(Web page caption snippets)
Content starts
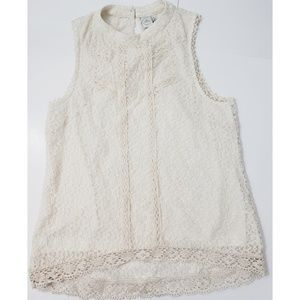 5/$25 Paper Vrane cream lace sleeveless shirt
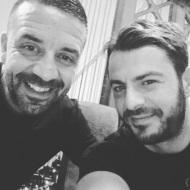 Ο Γιώργος με τον φίλο του Άκη στο Avanti Cafe-Bar στις 28 Οκτωβρίου 2017 Φωτογραφία: akis.passaris Instagram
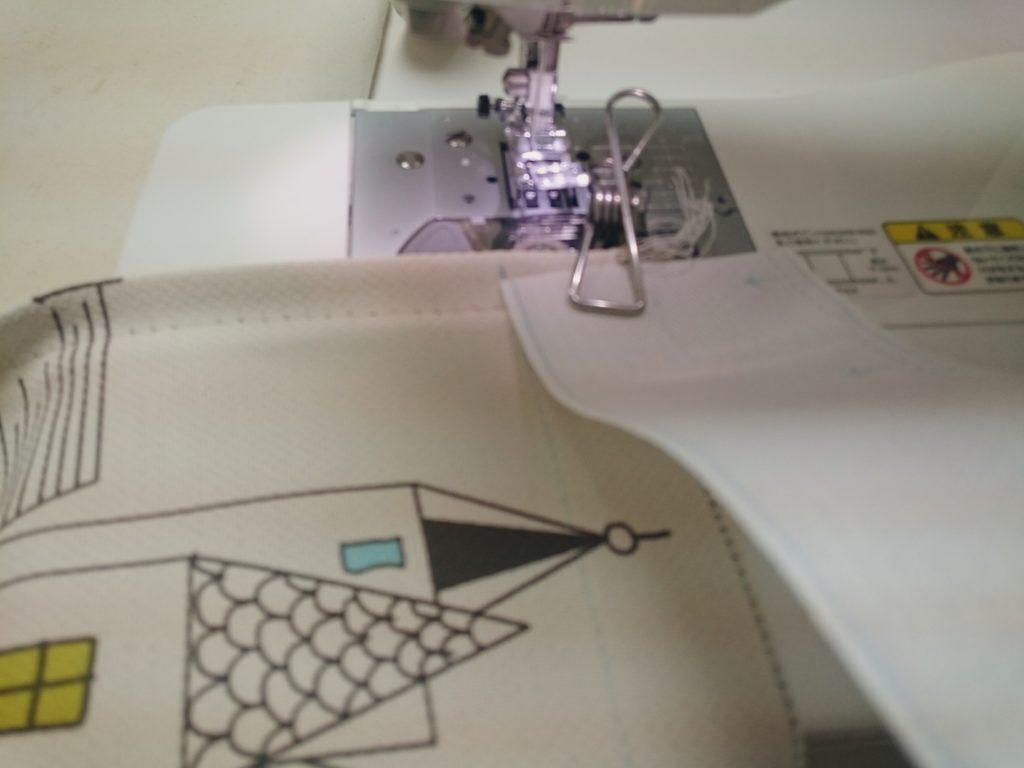 テープと布を表から縫う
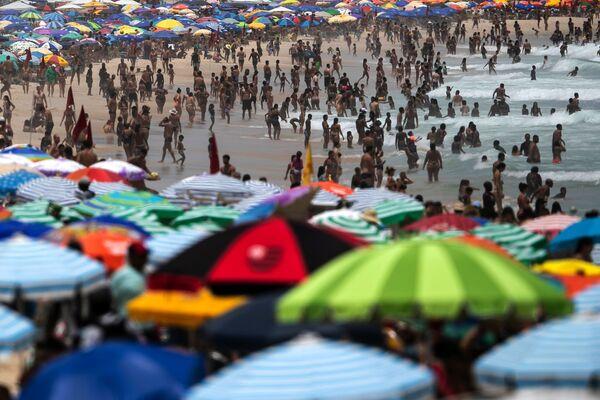 Pese a las restricciones para evitar la propagación del COVID-19, miles de personas decidieron ir a la playa de Ipanema en Río de Janeiro, el 24 de enero de 2021. - Sputnik Mundo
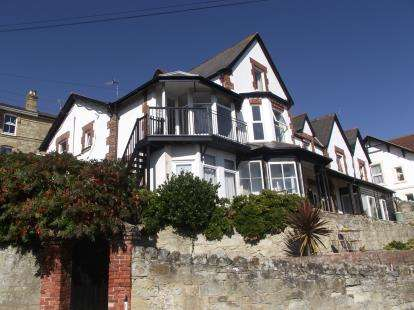 2 Bedrooms Maisonette Flat for sale in Ventnor, Isle Of Wight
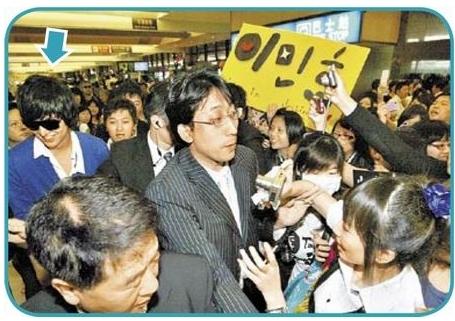 李敏鎬(箭頭處)在機場被粉絲包圍,具惠善被保鑣阻擋,不見人影。陳啟明攝.jpg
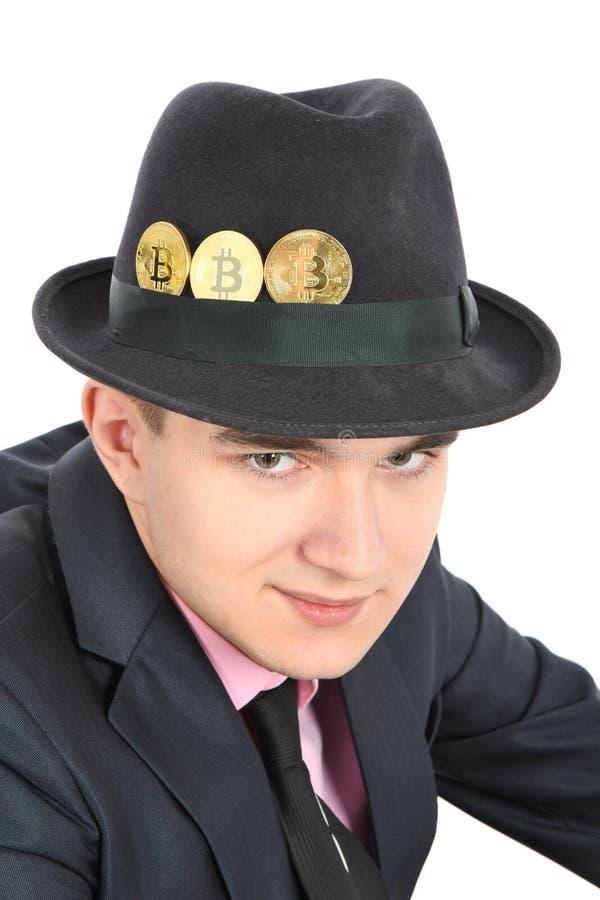 Bitcoin i a kl?dde med filt m?ns hatt som isolerades p? vit arkivbild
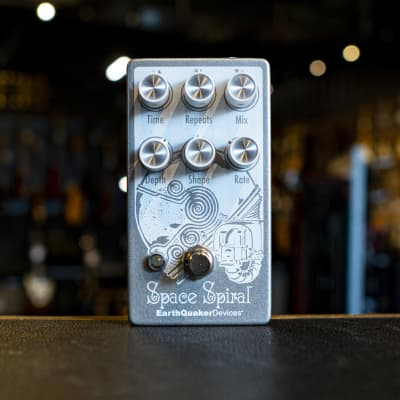 EarthQuaker Devices Space Spiral V2 Modulated Delay Pedal for sale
Content ends
### WORK REQUEST
Would you reproduce the records exactly as they stand, but without the pictures?

### FINAL ANSWER
 5/$25 Paper Vrane cream lace sleeveless shirt
 Ο Γιώργος με τον φίλο του Άκη στο Avanti Cafe-Bar στις 28 Οκτωβρίου 2017 Φωτογραφία: akis.passaris Instagram
 テープと布を表から縫う
 Pese a las restricciones para evitar la propagación del COVID-19, miles de personas decidieron ir a la playa de Ipanema en Río de Janeiro, el 24 de enero de 2021. - Sputnik Mundo
 2 Bedrooms Maisonette Flat for sale in Ventnor, Isle Of Wight
 李敏鎬(箭頭處)在機場被粉絲包圍,具惠善被保鑣阻擋,不見人影。陳啟明攝.jpg
 Bitcoin i a kl?dde med filt m?ns hatt som isolerades p? vit arkivbild
 EarthQuaker Devices Space Spiral V2 Modulated Delay Pedal for sale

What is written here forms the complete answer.